Steffen Habit: „Ärzte wehren sich gegen Generalverdacht“; Wirtschaft 19./20. Januar

Gesundheitsminister Bahr tönt großspurig: Korruption bekämpfen. Die Bundesregierung will juristische Schritte gegen Ärzte erleichtern. Was ja vielleicht sogar richtig ist. Damit steht die Regierung aber gegen ein Urteil des Bundesgerichtshofs vom letzten Jahr. Die Berliner Traumtänzer, allem voran Herr Lammert, sollen sich einmal an die eigene Nase fassen und ganz schnell die UN-Konvention gegen die Korruption ratifizieren! Damit würden anrüchige Geschäfte und Schmiergeldzahlungen gegen unsere Abgeordneten zum großen Teil unterbunden. Beraterverträge der Abgeordneten u.ä. dürfte es nicht mehr geben.
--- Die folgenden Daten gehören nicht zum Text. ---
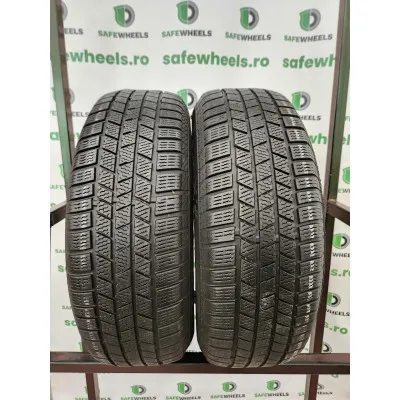 CONTINENTAL CROSS CONTACT UHP 215/65 R16 98H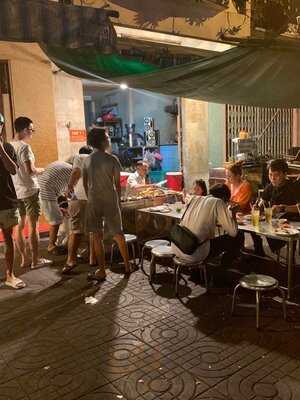 Cơm Tấm Bãi Rác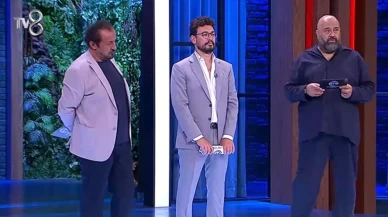 MasterChef ana kadroya kim girdi? 18 Temmuz MasterChef Türkiye 2026 2. önlüğü kim kazandı?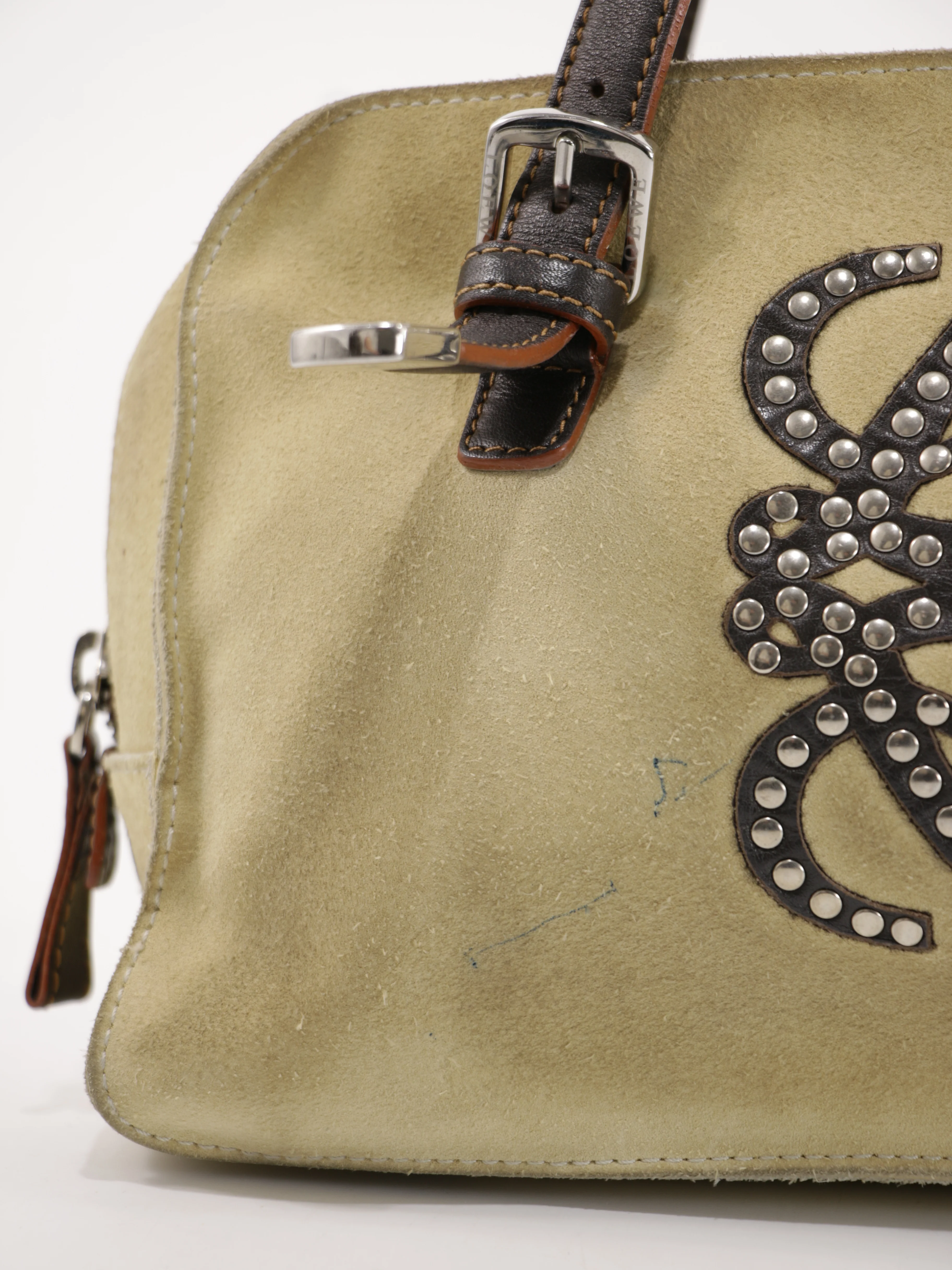 Hand Bag - Image 8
Durch solche Verquickungen mit der Wirtschaftslobby sind die Volksvertreter nicht unabhängig, was das Grundgesetz ja zwingend vorschreibt. Oder sind unsere Vertreter so jämmerlich bezahlt, dass sie ein Zubrot brauchen? Haben sie so viel Zeit? Wenn ja, sind es nur Freizeitpolitiker, dann aber weit überbezahlt. Damit steht Deutschland auf einer Ebene mit so großartigen demokratischen Ländern wie Syrien, Sudan und Saudi-Arabien. Und das wiederum wirft ein gutes Licht auf die Moral, zumindest auf einen Teil des Parlamentes. Könnte es eventuell die Union und die FDP sein?